しばらく歩くと、久安寺の集落に到着した。ここでも、集落周辺でアオモジが植栽されていて、花芽をたくさん付けていた。久安寺集落~信貴畑集落では、ツクバネガシ、テイカカズラ、アキノキリンソウ、ボントクタデ、ミゾソバ、テイショウソウ、カゴノキ、マルバアオダモ、アカガシなどが観察された。垂直分布に関して、アカガシは照葉樹林帯の最高部に生育する。この地域は内陸部であり、冬の寒さがかなり厳しいのであろう。
信貴畑集落を集発して、椹原(ふしはら)の集落に向かった。途中には、ナツフジ、ミヤマガマズミ、コバノガマズミ、スダジイ、ネズミモチの他、待望のシマカンギクが観察された。シマカンギクの鮮やかな黄色の花が、日当たりの良い斜面に、あちらこちらと咲いていた。
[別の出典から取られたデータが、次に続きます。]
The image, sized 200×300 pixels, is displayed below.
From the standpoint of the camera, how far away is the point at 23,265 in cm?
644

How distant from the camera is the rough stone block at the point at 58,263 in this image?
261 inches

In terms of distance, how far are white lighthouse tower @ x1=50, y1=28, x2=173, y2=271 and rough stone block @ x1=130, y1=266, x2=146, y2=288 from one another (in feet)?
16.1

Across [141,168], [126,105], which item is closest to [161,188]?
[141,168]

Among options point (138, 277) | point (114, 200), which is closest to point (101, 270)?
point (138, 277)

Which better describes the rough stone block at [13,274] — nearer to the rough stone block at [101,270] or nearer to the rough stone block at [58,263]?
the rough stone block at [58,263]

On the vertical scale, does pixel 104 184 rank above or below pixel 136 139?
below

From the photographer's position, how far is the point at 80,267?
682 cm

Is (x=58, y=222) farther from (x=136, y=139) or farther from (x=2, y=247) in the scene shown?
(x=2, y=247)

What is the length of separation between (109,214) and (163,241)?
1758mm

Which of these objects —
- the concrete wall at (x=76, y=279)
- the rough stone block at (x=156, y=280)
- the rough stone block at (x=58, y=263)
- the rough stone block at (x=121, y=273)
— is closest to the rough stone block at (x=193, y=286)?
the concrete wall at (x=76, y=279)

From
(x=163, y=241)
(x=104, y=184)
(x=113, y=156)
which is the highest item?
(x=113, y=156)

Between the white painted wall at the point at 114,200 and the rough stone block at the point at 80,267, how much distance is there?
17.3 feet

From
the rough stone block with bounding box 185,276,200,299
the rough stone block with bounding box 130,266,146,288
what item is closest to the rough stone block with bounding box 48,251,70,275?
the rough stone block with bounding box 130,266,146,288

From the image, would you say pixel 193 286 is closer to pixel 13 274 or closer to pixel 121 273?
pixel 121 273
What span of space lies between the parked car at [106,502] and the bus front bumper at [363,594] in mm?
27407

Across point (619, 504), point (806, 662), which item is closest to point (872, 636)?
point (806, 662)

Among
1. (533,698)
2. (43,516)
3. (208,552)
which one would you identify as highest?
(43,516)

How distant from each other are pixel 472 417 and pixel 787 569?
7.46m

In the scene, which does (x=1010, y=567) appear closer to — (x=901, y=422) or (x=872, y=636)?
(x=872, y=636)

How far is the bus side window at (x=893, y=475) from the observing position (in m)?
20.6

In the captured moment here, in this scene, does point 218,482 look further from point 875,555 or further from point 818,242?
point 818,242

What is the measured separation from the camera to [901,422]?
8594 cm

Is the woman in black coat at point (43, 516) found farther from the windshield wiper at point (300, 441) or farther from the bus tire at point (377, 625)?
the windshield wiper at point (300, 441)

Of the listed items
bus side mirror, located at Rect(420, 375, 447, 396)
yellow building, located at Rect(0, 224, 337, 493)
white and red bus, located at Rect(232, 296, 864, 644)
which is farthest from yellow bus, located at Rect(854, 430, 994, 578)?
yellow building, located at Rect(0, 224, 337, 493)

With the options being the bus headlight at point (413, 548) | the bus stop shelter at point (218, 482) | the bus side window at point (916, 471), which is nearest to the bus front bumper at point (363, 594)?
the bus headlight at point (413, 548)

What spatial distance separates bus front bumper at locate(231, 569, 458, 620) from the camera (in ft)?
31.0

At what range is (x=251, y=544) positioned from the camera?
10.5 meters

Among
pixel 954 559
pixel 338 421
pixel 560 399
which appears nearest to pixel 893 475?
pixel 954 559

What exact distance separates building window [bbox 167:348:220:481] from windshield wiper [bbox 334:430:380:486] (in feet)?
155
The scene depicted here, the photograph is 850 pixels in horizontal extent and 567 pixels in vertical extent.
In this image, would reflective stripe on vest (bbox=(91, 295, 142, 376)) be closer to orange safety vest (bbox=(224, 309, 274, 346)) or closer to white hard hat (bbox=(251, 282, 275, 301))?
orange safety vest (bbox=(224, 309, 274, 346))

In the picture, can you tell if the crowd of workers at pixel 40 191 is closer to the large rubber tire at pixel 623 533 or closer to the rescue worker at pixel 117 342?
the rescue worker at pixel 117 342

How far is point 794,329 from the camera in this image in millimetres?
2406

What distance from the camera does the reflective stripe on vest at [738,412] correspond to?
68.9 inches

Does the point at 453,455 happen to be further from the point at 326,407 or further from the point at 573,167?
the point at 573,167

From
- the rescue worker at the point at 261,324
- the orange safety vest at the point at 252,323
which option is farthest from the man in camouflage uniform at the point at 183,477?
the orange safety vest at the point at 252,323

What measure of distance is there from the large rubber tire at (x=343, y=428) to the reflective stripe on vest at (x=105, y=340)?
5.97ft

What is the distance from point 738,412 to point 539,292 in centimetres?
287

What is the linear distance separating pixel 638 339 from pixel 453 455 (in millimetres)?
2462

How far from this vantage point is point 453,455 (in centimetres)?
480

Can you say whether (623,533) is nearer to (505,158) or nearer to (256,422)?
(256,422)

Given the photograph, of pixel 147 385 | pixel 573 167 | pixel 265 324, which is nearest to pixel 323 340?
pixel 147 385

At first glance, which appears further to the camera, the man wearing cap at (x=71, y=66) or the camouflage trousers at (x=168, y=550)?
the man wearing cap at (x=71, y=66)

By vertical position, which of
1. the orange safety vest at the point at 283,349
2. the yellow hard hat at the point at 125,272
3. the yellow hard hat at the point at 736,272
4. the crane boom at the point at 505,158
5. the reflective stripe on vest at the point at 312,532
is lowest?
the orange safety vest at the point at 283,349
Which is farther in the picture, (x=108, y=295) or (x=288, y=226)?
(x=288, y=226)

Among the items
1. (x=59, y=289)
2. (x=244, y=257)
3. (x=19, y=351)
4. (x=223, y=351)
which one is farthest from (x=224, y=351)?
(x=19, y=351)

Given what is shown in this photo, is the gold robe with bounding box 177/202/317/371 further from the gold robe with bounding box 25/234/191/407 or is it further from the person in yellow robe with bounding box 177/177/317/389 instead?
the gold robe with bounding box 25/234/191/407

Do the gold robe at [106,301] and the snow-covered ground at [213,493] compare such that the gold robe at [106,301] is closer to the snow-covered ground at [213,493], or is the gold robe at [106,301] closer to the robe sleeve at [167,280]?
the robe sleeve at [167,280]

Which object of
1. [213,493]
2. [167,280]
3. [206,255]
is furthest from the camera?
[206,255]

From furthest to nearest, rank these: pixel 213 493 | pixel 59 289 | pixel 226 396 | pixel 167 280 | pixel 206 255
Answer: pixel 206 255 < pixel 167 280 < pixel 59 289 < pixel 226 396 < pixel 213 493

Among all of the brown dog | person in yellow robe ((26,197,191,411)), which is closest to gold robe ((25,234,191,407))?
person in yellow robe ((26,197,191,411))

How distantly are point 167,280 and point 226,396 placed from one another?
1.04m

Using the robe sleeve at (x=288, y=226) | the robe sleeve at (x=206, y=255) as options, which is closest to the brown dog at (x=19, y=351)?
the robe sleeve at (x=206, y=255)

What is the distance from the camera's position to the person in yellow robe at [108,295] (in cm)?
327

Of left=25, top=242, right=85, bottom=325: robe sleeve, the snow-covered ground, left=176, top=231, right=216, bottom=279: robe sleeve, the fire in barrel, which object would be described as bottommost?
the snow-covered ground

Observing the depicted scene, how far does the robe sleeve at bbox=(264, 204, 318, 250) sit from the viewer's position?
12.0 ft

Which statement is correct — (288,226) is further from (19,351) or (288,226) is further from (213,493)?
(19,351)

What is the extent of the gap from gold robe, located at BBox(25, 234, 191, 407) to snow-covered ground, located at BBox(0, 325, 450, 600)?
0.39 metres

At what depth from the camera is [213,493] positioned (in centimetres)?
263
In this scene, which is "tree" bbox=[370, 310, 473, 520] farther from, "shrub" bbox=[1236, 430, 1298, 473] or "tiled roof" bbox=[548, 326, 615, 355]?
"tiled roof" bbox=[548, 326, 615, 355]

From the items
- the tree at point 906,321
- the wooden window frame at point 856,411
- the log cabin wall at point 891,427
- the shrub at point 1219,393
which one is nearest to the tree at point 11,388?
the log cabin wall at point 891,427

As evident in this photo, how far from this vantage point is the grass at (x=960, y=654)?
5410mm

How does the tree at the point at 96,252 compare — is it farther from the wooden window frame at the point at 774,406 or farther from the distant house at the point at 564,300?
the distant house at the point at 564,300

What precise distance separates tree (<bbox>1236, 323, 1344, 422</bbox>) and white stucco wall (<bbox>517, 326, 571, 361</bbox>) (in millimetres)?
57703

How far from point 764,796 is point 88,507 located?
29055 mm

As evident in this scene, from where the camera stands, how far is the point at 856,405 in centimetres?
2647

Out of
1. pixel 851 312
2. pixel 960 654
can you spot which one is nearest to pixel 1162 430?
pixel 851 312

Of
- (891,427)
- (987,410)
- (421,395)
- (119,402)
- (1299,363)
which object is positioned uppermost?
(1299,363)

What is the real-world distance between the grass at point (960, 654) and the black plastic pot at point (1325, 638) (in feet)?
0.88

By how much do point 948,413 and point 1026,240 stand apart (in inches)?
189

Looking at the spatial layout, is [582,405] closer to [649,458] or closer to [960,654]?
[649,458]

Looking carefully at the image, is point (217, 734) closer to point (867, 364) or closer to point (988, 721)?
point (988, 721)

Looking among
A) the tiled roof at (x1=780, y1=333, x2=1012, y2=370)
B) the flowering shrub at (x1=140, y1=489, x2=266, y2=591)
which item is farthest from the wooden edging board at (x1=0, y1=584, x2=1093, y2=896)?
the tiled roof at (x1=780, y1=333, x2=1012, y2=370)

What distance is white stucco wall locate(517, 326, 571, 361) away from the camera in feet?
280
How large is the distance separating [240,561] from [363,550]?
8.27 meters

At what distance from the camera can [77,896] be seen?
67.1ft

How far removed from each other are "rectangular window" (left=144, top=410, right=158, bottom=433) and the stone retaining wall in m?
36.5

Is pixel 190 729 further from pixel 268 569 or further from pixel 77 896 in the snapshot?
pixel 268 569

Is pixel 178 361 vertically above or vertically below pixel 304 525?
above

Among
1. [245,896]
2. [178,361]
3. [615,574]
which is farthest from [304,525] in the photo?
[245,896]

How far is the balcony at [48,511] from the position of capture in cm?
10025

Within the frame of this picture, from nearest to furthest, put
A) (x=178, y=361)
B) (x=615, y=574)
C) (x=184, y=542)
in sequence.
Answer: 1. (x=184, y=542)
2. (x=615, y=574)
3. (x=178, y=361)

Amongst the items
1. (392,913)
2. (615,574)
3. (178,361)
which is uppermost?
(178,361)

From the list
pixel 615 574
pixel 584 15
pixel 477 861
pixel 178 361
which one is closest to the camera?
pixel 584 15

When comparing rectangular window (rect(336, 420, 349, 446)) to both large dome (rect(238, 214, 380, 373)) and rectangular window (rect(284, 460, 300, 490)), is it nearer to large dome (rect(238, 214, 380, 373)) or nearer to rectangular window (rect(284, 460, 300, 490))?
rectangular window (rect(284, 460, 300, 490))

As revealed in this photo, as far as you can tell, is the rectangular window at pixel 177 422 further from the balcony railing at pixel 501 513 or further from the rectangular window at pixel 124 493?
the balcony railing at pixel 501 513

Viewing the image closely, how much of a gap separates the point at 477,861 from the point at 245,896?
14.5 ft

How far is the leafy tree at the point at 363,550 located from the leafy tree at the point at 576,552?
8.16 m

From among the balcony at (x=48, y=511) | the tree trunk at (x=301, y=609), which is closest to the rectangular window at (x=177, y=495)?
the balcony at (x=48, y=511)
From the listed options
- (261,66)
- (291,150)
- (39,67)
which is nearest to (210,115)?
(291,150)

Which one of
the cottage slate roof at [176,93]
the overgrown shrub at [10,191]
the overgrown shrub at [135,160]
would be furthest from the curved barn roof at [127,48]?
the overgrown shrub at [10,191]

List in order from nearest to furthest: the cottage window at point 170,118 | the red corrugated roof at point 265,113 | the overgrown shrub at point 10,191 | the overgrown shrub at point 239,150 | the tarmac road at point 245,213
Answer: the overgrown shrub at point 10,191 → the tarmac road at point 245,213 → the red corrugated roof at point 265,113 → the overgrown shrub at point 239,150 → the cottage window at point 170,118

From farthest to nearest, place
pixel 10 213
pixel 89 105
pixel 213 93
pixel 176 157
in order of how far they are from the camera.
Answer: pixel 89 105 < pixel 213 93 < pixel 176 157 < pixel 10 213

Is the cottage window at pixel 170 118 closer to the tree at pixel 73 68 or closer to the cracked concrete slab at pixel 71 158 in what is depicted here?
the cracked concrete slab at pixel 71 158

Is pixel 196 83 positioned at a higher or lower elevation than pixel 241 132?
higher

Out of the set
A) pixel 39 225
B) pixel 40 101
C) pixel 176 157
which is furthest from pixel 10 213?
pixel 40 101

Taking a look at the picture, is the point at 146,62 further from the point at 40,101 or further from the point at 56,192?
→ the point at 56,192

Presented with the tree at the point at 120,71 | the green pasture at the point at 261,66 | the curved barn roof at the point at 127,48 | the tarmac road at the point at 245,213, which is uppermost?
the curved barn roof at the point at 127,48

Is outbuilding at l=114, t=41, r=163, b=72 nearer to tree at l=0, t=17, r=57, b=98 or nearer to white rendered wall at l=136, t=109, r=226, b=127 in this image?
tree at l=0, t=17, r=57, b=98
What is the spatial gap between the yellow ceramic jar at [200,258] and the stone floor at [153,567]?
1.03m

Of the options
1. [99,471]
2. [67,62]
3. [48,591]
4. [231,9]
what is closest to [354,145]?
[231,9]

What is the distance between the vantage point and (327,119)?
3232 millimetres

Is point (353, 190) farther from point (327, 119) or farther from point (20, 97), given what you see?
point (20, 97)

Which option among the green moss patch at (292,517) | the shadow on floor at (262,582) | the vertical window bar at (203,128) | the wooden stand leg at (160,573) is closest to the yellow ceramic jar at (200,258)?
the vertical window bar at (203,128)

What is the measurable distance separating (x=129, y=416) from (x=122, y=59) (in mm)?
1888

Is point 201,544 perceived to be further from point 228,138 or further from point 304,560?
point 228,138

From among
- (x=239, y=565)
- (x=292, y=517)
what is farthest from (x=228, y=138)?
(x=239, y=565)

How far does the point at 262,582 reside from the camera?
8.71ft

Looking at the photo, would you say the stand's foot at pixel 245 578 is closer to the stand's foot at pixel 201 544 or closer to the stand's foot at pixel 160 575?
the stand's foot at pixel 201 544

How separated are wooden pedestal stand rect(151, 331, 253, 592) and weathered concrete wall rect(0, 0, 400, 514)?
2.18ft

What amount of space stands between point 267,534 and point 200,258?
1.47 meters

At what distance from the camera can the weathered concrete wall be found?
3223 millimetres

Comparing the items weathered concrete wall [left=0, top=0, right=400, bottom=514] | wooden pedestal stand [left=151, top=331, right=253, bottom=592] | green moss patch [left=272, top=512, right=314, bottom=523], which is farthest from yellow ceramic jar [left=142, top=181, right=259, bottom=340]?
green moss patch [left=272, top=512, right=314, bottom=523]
長尾さんが、スマホを使って、インターネット検索すると、「シマカンギク」と検索された。今風に言うと、シマカンギクは、私の「推しの花」で、眺めていると心が華やぎました。ミヤマガマズミとコバノガマズミがいっしょに観察されたので、葉の手触りを試してみました。ミヤマガマズミがツルツルとした手触りに対して、コバノカマズミは毛ば立つような手触りがした。
椹原集落にある正光寺でトイレをお借りして休憩した。椹原集落を出発して、竜田川駅に3時過ぎに到着し、観察会終了の挨拶をして、解散した。